[feature request] Make context.set(header_key, header_value) available to set header

[Israel-Laguan]

In several places of the documentation and examples, it mentions the use of context.set. i.e.:

https://github.com/thruster-rs/Thruster/blob/d80cf36ca3f8f40324dc5325a3c150aa5c833953/thruster/examples/custom_cors.rs#L39-L50

But when inspecting the types shows that set is not in the public API: https://github.com/thruster-rs/Thruster/blob/d80cf36ca3f8f40324dc5325a3c150aa5c833953/thruster/src/context/basic_context.rs#L191-L193

(the same in all possible contexts)

How can I set the headers without it? Or can this be in the public API?

Use cases

My specific usecase is to implement a middleware like helmet.js or csrf. I need to Remove certain headers, modify others, and create new ones.

What I tried

use hyper::header;
use thruster::context::basic_hyper_context::BasicHyperContext as Ctx;
use thruster::{middleware, MiddlewareNext, MiddlewareResult};

#[middleware]
pub async fn helmet(mut context: Ctx, next: MiddlewareNext<Ctx>) -> MiddlewareResult<Ctx> {
    match &context.hyper_request {
        Some(hyper_request) => {
            let mut headers = hyper_request.request.headers().to_owned();

            headers.remove(header::SERVER); // X-Powered-By or X-AspNet-Version are not used on thruster
            headers.append(
                header::CONTENT_SECURITY_POLICY,
                "default-src 'self';base-uri 'self';font-src 'self' https: data:;form-action 'self';frame-ancestors \
                 'self';img-src 'self' data:;object-src 'none';script-src 'self';script-src-attr 'none';style-src \
                 'self' https: 'unsafe-inline';upgrade-insecure-requests"
                    .parse()
                    .unwrap(),
            );
        }
        None => panic!("Problem when setting helmet headers."),
    }
    // context.set(some_key, some_value) <~ error here
    context = next(context).await?;

    Ok(context)
}

Error output

My PC

# Some info of my system
Linux Pop_OS! 22.10 Nvidia, x86_64, linux 5.19.0, bash
# Rust Version running
rustc 1.65.0-nightly
# in my Cargo.toml
thruster = { version = "1.2.4", features = ["hyper_server"]}

[trezm]

Good question(s)!

• For the availability of set, have you imported the Context trait like the error is suggesting? It should be a public trait on any context, including BasicHyperContext.
• For changing a header, is it enough to remove a header? The remove method also exists for headers (see here.) This should let you remove a header, update it to what you want, then add it again. One case that I can imagine this not supporting is if you needed the value previously set by another piece of middleware -- it might make sense to have remove return an Option<String>.
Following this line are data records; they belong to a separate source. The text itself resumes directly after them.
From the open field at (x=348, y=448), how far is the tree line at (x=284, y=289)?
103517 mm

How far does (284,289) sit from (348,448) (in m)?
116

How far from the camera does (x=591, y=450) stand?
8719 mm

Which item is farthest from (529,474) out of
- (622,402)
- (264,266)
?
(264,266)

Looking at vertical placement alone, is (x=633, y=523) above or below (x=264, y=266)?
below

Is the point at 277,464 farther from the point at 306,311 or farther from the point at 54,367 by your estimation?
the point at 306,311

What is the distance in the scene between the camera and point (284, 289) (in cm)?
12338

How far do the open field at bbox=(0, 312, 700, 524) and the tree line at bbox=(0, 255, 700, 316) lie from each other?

For what you tried, request is the incoming request, so grabbing any headers (or setting them!) would just affect the incoming side, not the outgoing side.

[Israel-Laguan]

For what you tried, request is the incoming request, so grabbing any headers (or setting them!) would just affect the incoming side, not the outgoing side.
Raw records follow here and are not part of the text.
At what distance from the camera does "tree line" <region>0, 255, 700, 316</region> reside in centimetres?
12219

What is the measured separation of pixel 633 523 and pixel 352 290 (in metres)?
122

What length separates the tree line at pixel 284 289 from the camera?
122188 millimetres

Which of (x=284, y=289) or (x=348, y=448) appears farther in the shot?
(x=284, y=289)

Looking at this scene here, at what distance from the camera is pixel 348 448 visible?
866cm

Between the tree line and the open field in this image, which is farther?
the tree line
Please explain to me how to change the outgoing headers 🥺 🙏🏻

[trezm]

It's like you were originally asking -- set and remove alter the outgoing headers.
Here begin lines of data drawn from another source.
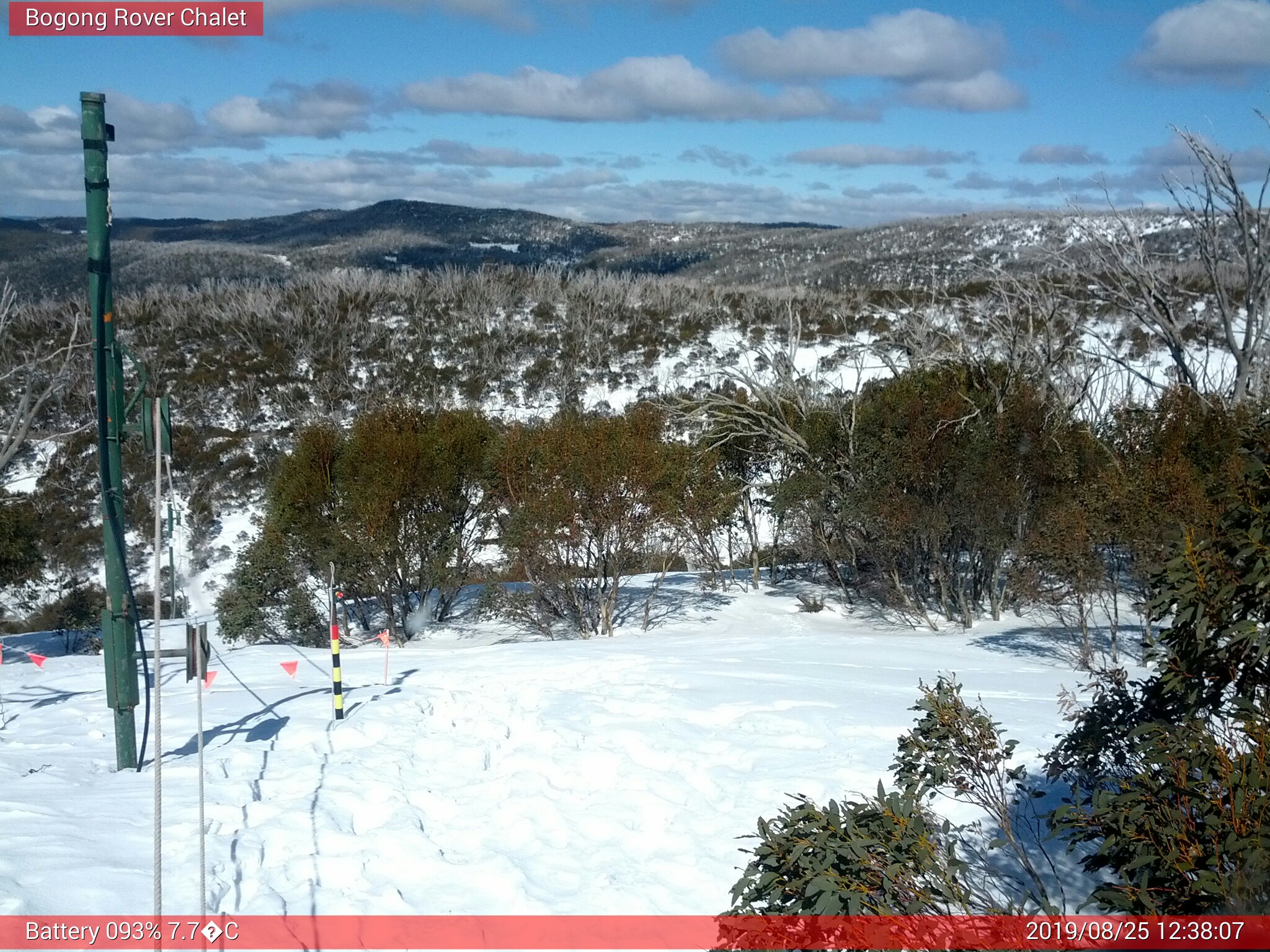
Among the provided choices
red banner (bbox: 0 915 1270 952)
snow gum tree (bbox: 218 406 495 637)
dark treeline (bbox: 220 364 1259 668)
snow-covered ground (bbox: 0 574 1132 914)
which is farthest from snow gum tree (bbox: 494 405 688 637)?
red banner (bbox: 0 915 1270 952)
• Context::set: https://docs.rs/thruster/1.2.5/thruster/trait.Context.html#tymethod.set
• Context::remove: https://docs.rs/thruster/1.2.5/thruster/trait.Context.html#tymethod.remove

You just need to remember to include the Context trait via use thruster::Context;

[Israel-Laguan]

I followed your suggestion and its working now:

Thanks for the help @trezm!

[Israel-Laguan]

So to answer me, import use thruster::Context allows modifying "outgoing" headers, no need to make "set" public.